To-do lists are something we are all familiar with at Strong. Many of us have them digitized, even automated. And while these methods do keep us on track, they may not be the most efficient.
The Ivy Lee Method
In the early 20th century, Charles M. Schwab was president of the Bethlehem Steel Corporation and one of the most successful men in his industry. Always seeking ways to improve, he called upon productivity expert Ivy Lee. Today, Lee is remembered as one of the founding fathers of public relations, but he was a master of business and efficiency even outside of that.
When the two men met, Lee needed only one thing: 15 minutes with each of Schwab’s executives. He promised Schwab that he would owe him nothing that day. Instead, Lee asked that he wait three months, then pay him whatever he saw reasonable. Schwab ended up writing Lee a check for around $400,000 in today’s money.
So, what did Lee do in those 15-minute sessions that generated such impressive results?
Mastering the To-Do List
This simple method helped Schwab’s company to achieve peak productivity.
- Before you leave at the end of the day, write down the six most important tasks you need to accomplish the next day. Stick to only six.
- Arrange these items in order of their true importance.
- When you arrive the next day, focus on the first task on the list. Keep working until task 1 is complete, then move on to task 2.
- Continue moving through the list, moving any unfinished tasks to the next day.
- Repeat this process for each working day.

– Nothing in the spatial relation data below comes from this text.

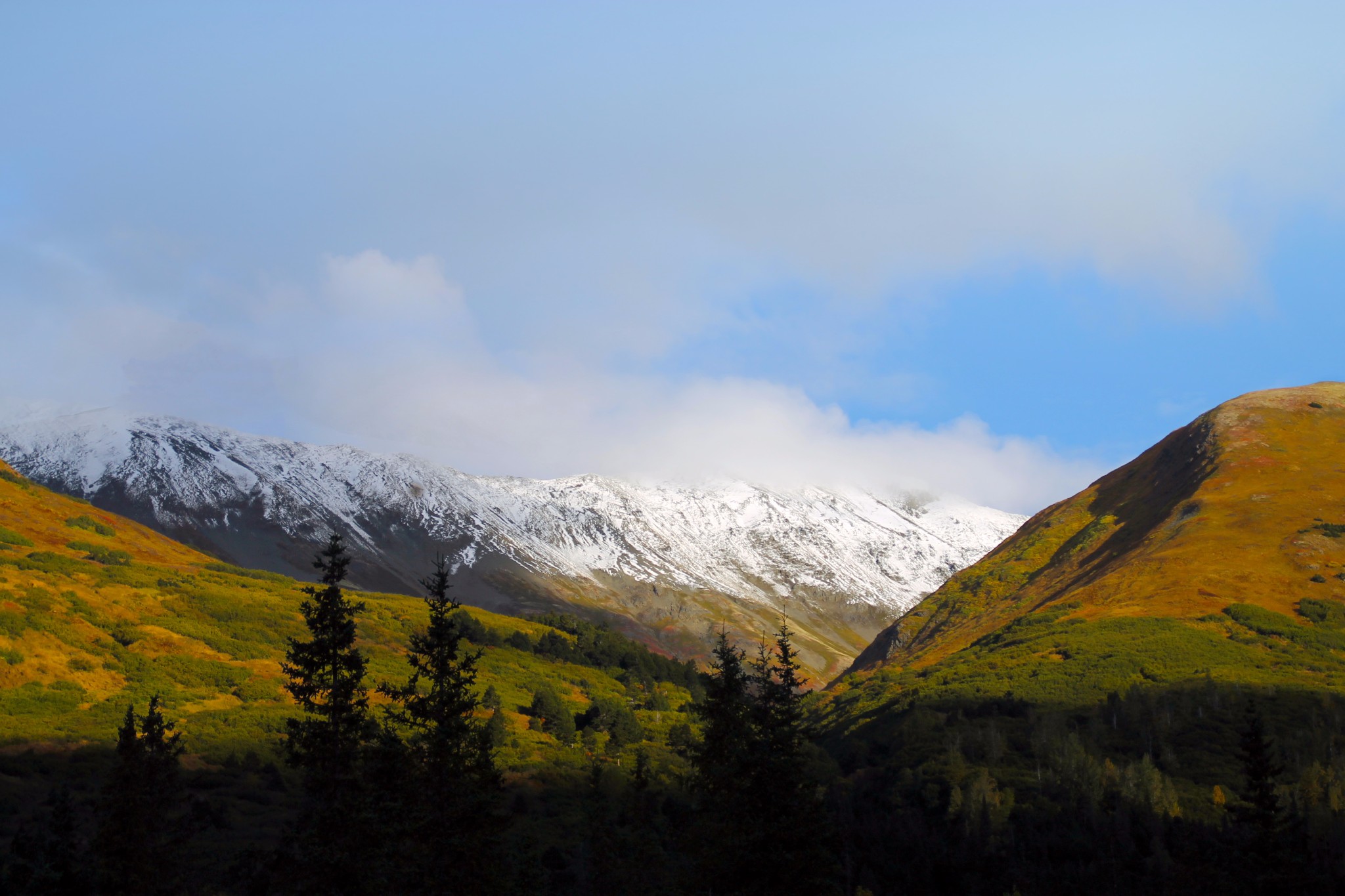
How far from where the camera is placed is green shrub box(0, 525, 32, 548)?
86.9 m

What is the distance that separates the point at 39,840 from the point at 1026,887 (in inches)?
2165

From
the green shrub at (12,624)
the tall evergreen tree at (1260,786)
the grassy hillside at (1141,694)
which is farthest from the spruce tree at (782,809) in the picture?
the green shrub at (12,624)

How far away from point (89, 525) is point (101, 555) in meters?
16.6

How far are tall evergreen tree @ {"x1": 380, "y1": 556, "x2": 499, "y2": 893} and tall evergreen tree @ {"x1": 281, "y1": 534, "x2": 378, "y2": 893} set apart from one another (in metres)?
1.39

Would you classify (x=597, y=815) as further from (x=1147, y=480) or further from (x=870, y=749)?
(x=1147, y=480)

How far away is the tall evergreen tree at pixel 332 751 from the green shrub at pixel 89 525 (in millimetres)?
97109

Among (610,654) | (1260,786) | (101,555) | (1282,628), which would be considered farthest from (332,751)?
(610,654)

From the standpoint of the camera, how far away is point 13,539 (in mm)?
88062

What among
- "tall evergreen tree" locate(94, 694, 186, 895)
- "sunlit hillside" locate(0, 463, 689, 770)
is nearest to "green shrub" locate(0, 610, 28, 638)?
"sunlit hillside" locate(0, 463, 689, 770)

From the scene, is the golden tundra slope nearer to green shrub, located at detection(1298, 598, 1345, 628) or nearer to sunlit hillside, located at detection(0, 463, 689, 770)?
green shrub, located at detection(1298, 598, 1345, 628)

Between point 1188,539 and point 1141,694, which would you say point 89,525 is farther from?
point 1188,539

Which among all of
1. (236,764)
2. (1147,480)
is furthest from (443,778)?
(1147,480)

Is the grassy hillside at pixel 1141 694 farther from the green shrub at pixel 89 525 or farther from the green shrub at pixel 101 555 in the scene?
the green shrub at pixel 89 525

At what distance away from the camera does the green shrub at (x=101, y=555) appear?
9369 cm
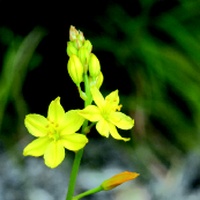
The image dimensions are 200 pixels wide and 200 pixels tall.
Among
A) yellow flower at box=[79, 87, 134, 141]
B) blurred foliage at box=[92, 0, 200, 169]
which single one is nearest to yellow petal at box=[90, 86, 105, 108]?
yellow flower at box=[79, 87, 134, 141]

Applying the Method at Work
Now, you may be wondering how such a simple method could be applicable to an environment like Strong’s. It appears that the simplicity of the list is actually one of its most valuable features. It’s easy to feel overwhelmed with a myriad of tasks, not knowing where exactly to begin.
The Ivy Lee method gives you a starting point at the beginning of your day. You don’t have to waste time deciding what is most important or where you should begin. Instead, it has already been done for you.
Inevitably, things will come up, and hot items will find their way onto your plate. Deal with them as they come, and once everything has cooled down, return to your list.
Not every methodology works for everyone, but this is one simple strategy to keep yourself focused and not succumb to the myth that is multitasking.